Plants flowering a month earlier due to climate change and that could spell ecological disaster, warn University of Cambridge researchers
Spring in the UK could eventually start in February, University of Cambridge researchers say, after discovering that plants are flowering a month earlier on average in the UK due to climate change.
This could have serious consequences for wildlife, agriculture and gardeners, they warn.
They analysed more than 400,000 observations nationwide dating back to the mid-18th century of 406 plant species from Nature’s Calendar, maintained by the Woodland Trust.
Examining the first flowering dates alongside temperature measurements, they found the average first flowering date from 1987 to 2019 is a full month earlier than the average from 1753 to 1986 - a change that coincides with accelerating global warming from human activities.
“The results are truly alarming, because of the ecological risks associated with earlier flowering times,” said Professor Ulf Büntgen from Cambridge’s Department of Geography, the study’s lead author. “When plants flower too early, a late frost can kill them – a phenomenon that most gardeners will have experienced at some point. But the even bigger risk is ecological mismatch.
“Plants, insects, birds and other wildlife have co-evolved to a point that they’re synchronised in their development stages. A certain plant flowers, it attracts a particular type of insect, which attracts a particular type of bird, and so on. But if one component responds faster than the others, there’s a risk that they’ll be out of sync, which can lead species to collapse if they can’t adapt quickly enough.”
Nature’s Calendar - which the Woodland Trust first collated in 2000 with the Centre for Ecology & Hydrology - brings together 3.5 million observations of seasonal change recorded by scientists, naturalists, amateur and professional gardeners since 1736.
“We can use a wide range of environmental datasets to see how climate change is affecting different species, but most records we have only consider one or a handful of species in a relatively small area,” said Prof Büntgen. “To really understand what climate change is doing to our world, we need much larger datasets that look at whole ecosystems over a long period of time.
“Anyone in the UK can submit a record to Nature’s Calendar, by logging their observations of plants and wildlife. It’s an incredibly rich and varied data source, and alongside temperature records, we can use it to quantify how climate change is affecting the functioning of various ecosystem components across the UK.”
The researchers looked at the first flowering date of trees, shrubs, herbs and climbers,
from the Channel Islands to Shetland and from Northern Ireland to Suffolk. They classified the observations by location, elevation and whether they were from urban or rural areas, then compared them with monthly climate records.
If global temperatures continue to increase at their current rate, the UK could witness spring in February, the researchers say, which could lead to serious problems for many of the species on which forests, gardens and farms rely.

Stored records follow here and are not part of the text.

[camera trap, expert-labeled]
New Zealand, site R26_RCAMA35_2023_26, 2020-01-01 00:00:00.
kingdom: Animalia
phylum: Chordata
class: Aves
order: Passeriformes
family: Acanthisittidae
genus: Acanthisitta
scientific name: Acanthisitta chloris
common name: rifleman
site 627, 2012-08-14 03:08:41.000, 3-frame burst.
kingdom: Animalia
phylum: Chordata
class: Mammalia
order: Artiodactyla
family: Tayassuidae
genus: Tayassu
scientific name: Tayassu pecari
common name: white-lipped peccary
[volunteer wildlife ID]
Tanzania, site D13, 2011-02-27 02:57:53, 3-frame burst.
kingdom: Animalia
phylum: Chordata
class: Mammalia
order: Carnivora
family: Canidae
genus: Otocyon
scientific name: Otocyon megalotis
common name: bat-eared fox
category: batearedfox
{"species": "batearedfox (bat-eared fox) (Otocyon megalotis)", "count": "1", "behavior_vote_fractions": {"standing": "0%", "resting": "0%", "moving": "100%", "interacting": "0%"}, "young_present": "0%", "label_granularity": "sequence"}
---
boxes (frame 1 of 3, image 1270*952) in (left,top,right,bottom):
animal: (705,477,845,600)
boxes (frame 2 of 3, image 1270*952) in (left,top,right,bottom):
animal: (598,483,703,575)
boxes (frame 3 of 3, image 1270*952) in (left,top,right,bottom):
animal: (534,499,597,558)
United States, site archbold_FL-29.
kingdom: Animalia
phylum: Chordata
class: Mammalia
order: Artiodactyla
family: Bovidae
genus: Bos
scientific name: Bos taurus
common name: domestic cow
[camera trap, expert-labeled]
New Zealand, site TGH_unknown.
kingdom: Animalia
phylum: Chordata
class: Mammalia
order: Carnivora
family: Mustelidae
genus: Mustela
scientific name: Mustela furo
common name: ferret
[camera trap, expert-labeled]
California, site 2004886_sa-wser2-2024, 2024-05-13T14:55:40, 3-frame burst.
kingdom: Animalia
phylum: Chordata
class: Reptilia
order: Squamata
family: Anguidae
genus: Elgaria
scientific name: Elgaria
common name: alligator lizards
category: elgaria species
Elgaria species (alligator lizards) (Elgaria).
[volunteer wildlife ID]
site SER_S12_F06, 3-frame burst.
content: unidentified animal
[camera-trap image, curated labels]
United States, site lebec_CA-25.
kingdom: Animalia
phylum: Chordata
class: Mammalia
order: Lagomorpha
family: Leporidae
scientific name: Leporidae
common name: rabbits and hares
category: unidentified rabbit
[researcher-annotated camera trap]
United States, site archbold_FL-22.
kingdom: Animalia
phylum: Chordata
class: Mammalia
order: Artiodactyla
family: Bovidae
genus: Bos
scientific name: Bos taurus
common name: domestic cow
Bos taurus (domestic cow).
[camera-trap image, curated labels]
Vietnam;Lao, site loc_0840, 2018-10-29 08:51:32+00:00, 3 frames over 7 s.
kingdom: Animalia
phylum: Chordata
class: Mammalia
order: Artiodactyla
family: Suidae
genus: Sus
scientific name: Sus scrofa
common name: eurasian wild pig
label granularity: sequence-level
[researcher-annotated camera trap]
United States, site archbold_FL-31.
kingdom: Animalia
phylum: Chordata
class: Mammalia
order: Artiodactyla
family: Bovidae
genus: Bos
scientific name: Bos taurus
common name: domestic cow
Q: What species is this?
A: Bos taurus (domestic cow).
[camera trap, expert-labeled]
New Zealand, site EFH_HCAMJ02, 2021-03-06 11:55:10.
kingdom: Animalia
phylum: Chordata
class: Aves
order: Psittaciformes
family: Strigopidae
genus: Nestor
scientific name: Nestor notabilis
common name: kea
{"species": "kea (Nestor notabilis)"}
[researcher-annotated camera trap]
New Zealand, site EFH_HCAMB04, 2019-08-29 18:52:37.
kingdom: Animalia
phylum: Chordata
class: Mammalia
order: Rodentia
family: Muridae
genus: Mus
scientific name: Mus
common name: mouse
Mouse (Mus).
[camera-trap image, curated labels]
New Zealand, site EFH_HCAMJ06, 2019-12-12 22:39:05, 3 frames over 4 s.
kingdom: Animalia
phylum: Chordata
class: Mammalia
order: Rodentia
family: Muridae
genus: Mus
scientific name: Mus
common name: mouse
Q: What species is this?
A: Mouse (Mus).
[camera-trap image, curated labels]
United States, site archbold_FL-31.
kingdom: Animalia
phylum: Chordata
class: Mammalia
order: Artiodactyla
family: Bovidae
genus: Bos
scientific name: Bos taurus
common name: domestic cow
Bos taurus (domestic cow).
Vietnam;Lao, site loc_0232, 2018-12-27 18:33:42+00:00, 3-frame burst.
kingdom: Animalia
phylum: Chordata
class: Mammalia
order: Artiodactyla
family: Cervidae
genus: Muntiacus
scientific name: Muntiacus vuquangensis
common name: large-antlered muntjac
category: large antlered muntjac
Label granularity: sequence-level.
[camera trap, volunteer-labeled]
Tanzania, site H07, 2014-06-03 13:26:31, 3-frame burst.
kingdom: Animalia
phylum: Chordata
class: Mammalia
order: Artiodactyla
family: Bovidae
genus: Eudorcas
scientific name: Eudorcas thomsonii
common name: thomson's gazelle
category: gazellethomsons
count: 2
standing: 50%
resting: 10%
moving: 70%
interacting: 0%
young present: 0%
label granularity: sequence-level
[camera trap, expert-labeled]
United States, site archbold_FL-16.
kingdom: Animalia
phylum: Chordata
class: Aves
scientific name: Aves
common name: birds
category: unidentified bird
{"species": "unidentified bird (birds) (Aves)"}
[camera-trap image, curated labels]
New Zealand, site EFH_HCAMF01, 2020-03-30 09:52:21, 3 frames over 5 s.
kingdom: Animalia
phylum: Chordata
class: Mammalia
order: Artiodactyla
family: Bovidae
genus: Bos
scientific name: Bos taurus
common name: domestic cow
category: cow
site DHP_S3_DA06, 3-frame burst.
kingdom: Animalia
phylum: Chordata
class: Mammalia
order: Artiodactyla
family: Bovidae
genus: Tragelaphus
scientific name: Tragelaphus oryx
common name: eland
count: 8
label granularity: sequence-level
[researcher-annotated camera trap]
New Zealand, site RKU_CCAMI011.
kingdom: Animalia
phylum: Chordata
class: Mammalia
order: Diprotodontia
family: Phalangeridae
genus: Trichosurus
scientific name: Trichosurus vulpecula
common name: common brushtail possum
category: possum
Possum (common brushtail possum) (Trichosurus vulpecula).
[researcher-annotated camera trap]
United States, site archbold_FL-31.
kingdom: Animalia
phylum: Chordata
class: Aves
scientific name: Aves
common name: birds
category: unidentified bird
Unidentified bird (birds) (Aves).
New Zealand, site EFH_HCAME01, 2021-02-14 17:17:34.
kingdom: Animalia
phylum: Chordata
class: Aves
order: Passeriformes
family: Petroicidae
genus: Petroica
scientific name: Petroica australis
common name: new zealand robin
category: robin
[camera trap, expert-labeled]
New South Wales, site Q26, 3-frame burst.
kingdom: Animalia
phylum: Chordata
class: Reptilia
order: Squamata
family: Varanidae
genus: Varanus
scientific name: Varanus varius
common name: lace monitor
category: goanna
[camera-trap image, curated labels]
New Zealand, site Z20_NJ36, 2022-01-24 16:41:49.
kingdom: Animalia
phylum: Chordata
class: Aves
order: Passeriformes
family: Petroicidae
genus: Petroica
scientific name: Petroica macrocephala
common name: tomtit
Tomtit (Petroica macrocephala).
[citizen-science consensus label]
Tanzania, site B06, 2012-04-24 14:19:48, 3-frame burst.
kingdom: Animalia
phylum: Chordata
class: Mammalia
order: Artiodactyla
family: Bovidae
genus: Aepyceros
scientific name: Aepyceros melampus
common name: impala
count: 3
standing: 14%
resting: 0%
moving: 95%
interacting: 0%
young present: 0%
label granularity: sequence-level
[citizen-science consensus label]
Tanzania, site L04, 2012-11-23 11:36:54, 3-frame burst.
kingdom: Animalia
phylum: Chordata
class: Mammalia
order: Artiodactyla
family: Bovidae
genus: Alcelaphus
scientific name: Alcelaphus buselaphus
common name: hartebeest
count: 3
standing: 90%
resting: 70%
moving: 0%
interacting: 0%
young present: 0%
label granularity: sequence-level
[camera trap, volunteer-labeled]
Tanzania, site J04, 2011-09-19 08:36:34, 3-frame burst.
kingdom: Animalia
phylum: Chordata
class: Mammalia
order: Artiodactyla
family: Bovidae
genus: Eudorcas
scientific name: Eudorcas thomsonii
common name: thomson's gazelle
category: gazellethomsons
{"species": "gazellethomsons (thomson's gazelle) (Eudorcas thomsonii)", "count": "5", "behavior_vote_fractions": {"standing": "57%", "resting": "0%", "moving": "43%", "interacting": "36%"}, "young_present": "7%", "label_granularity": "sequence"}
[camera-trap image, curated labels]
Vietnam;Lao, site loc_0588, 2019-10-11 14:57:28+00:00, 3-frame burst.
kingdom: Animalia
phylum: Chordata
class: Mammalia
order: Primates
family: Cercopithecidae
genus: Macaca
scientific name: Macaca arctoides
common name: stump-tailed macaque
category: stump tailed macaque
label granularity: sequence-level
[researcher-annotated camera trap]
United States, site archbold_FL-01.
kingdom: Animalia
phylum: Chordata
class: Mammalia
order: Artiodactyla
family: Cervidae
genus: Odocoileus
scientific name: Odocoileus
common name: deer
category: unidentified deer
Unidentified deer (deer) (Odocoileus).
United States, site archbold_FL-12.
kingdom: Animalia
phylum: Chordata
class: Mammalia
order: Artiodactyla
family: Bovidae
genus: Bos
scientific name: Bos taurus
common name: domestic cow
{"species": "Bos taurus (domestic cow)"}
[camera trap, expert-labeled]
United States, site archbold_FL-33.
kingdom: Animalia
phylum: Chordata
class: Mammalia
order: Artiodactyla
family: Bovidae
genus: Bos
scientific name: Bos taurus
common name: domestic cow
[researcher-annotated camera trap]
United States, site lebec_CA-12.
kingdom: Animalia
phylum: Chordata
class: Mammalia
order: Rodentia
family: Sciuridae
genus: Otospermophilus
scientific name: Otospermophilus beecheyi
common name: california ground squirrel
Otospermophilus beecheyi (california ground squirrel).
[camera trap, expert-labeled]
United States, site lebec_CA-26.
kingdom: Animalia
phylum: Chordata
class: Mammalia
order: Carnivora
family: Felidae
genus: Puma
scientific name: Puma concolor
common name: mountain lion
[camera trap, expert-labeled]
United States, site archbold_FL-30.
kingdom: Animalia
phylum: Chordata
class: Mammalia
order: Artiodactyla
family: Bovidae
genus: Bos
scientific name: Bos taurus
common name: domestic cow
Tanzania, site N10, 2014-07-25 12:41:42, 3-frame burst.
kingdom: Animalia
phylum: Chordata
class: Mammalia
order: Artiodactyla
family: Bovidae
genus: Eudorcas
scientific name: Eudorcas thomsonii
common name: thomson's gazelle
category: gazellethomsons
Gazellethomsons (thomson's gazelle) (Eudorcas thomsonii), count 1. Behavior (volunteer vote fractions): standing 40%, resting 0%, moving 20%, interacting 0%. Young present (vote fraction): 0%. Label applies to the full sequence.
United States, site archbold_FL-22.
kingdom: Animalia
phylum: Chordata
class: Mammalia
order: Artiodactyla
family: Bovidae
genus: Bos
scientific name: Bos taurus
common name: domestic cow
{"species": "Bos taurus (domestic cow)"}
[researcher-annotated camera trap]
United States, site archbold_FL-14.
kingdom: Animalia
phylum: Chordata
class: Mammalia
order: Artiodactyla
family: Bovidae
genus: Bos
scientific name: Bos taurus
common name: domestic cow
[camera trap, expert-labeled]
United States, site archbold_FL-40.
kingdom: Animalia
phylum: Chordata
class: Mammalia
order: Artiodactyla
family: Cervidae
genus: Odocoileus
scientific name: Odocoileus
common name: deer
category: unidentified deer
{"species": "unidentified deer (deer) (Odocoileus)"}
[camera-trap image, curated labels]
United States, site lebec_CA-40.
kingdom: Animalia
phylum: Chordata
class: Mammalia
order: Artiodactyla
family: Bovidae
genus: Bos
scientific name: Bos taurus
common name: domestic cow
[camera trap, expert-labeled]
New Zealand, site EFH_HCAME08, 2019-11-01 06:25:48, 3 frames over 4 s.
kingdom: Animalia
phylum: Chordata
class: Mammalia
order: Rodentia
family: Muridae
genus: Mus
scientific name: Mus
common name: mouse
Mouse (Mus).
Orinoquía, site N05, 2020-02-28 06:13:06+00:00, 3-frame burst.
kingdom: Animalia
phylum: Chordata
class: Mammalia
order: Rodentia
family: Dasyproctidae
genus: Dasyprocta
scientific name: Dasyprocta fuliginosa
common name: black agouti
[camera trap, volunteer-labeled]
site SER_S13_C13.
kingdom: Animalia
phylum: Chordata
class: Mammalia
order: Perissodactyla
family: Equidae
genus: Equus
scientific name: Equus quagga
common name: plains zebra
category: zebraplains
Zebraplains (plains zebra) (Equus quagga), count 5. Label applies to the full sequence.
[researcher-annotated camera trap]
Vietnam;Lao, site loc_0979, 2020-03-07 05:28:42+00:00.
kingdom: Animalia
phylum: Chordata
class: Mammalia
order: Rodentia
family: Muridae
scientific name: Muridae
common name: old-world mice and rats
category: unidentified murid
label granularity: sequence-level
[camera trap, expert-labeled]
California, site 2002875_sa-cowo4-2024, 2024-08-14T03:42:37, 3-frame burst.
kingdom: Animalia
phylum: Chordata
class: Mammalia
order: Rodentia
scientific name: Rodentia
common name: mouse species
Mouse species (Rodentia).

“Continued monitoring is necessary to ensure that we better understand the consequences of a changing climate,” said co-author Prof Tim Sparks from Cambridge’s Department of Zoology. “Contributing records to Nature’s Calendar is an activity that everyone can engage in.”
The research, published in Proceedings of the Royal Society B, was supported in part by the European Research Council, the Fritz and Elisabeth Schweingruber Foundation and the Woodland Trust.